Saturday, 9 May 2026 · words

A close-up of a meatpacker's hands in blood-stained rubber gloves resting on a picket sign. Cold morning mist. Natural overcast light. 35mm prime lens. 4K HDR documentary photography.
A close-up of a meatpacker's hands in blood-stained rubber gloves resting on a picket sign. Cold morning mist. Natural overcast light. 35mm prime lens. 4K HDR documentary photography.

Three thousand workers in Greeley, Colorado, walked off the killing floor this week. These members of UFCW Local 7 are striking against the JBS meatpacking giant. They cite rampant wage theft and dangerous line speeds. The strike hits as the Department of Justice launches a criminal antitrust probe. This investigation targets the 'Big Four' corporations: Cargill, JBS, National Beef, and Tyson Foods. These firms control 85 percent of the United States meat market. In Denver, Governor Jared Polis is reviewing legislation to ban 'surveillance pricing' and 'algorithmic wage discrimination.' This practice uses personal data to set the lowest possible wages for laborers. The pain extends to the Global South. In Sudan, farmers like Omer al-Hassan are struggling to rebuild. He returned to his land near Omdurman only to face a fertilizer crisis. The maritime blockade in the Middle East has halved urea output. Fuel prices have spiked. The link between the Colorado picket line and the Sudanese field is a single, extractive logic.
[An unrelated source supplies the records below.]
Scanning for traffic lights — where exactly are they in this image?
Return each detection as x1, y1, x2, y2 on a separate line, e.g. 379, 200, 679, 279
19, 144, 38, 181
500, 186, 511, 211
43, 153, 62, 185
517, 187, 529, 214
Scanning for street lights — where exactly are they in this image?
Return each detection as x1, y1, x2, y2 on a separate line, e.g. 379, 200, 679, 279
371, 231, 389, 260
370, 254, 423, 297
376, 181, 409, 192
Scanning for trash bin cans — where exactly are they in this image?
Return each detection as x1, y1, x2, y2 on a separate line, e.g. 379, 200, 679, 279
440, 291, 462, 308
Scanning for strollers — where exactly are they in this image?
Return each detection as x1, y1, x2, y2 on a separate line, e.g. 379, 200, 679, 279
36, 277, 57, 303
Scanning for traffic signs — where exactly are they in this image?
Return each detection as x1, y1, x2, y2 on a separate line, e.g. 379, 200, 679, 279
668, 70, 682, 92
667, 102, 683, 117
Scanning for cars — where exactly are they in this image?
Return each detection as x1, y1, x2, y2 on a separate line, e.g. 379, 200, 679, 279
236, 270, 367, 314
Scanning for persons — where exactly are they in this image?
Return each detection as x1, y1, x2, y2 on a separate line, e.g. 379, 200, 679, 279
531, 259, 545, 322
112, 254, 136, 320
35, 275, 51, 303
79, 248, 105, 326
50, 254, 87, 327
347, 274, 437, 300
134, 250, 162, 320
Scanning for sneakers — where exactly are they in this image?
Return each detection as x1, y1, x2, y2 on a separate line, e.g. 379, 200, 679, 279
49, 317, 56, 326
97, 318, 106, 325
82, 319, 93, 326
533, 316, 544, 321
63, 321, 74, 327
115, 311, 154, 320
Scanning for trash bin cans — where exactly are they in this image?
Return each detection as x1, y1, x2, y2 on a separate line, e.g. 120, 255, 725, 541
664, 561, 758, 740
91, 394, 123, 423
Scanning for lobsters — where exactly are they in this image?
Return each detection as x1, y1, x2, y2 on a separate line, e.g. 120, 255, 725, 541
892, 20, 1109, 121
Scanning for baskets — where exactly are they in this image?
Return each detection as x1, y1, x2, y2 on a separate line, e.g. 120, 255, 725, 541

The cartel protects its margins by starving the worker and the consumer alike. This is the structural reality of our food system. The state only intervenes when the supply chain threatens to snap. We are witnessing the terminal stage of agricultural liquidation. Private capital has enclosed the very proteins of life. The workers in Greeley are the first line of defense against this starvation economy.